++++ SOURCE EXTRACT ++++

Obviously, $\gcd (a,b)=1$, so the problem conditions imply $$ab\mid (a-b{)}^4+1$$ since each of $a$ and $b$ divide the right-hand side. We define $$k\stackrel{\text{def}}{=}\frac{(b-a{)}^4+1}{ab}.$$

Claim (Size estimate) — We must have $k\le 16$.

Proof. Let $n=\lfloor \sqrt{a}\rfloor =\lfloor \sqrt{b}\rfloor$, so that $a,b\in [n^2,n^2+2n]$. We have that $$\begin{gathered} ab\ge n^2(n^2+1)\ge n^4+1 \\ (b-a{)}^4+1\le (2n{)}^4+1=16n^4+1 \end{gathered}$$ which shows $k\le 16$. $\square$

Claim (Orders argument) — In fact, $k=1$.

Proof. First of all, note that $k$ cannot be even: if it was, then $a,b$ have opposite parity, but then $4\mid (b-a{)}^4+1$, contradiction. Thus $k$ is odd. However, every odd prime divisor of $(b-a{)}^4+1$ is congruent to $1(\mathrm{mod}8)$ and is thus at least $17$, so $k=1$ or $k\ge 17$. It follows that $k=1$. $\square$

At this point, we have reduced to solving $$ab=(b-a{)}^4+1$$ and we need to prove the claimed solutions are the only ones. Write $b=a+d$, and assume WLOG that $d\ge 0$: then we have $a(a+d)=d^4+1$, or $$a^2-da-(d^4+1)=0.$$ The discriminant $d^2+4(d^4+1)=4d^4+d^2+4$ must be a perfect square.

The cases $d=0$ and $d=1$ lead to pairs $(1,1)$ and $(1,2)$. If $d\ge 2$, then we can sandwich $$(2d^2{)}^2<4d^4+d^2+4<4d^4+4d^2+1=(2d^2+1{)}^2,$$ so the discriminant is not a square.

The solution is complete.

++++

WORK TASK —
In the proof, what upper bound does the size-estimate claim put on k? Work only from the proof above.

++++ GIVEN ENTRIES ++++

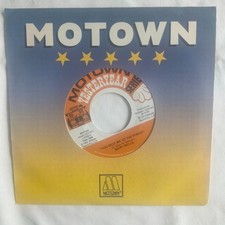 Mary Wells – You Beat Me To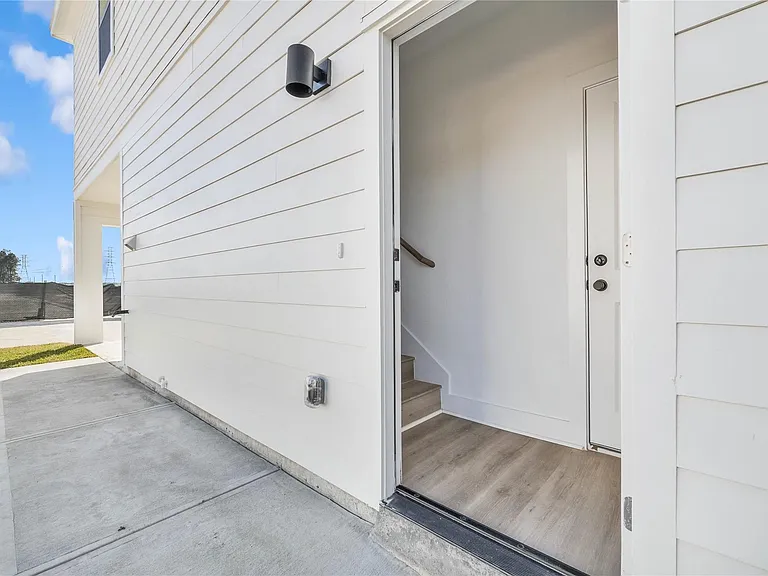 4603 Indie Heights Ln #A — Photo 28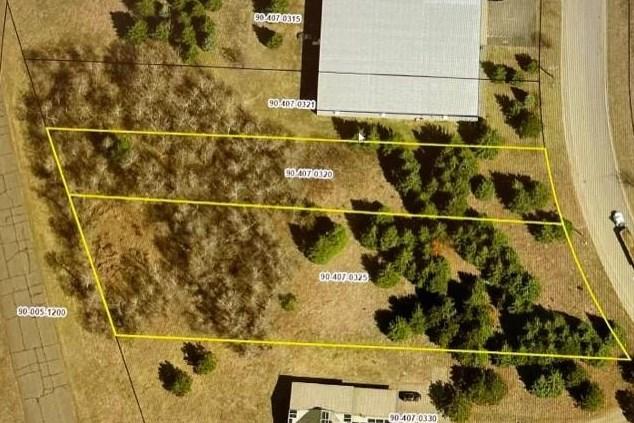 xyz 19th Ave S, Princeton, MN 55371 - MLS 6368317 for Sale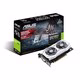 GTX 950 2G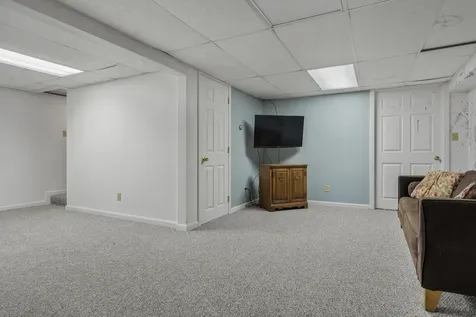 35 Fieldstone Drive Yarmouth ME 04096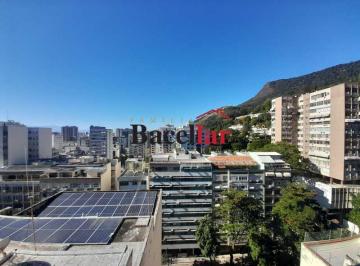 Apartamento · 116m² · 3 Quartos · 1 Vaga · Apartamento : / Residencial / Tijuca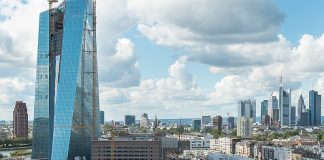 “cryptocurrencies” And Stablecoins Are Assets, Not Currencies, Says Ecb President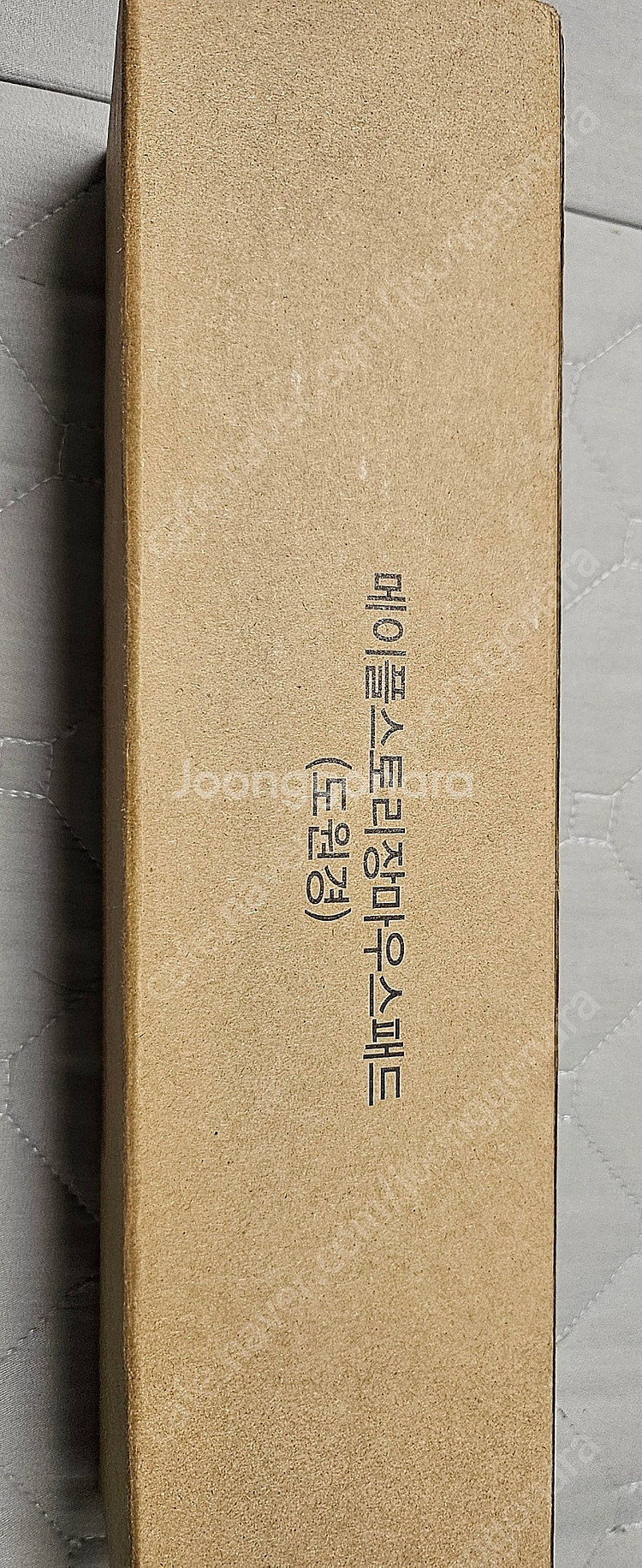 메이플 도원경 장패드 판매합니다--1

++++

ANSWER BELOW —
k is at most 16.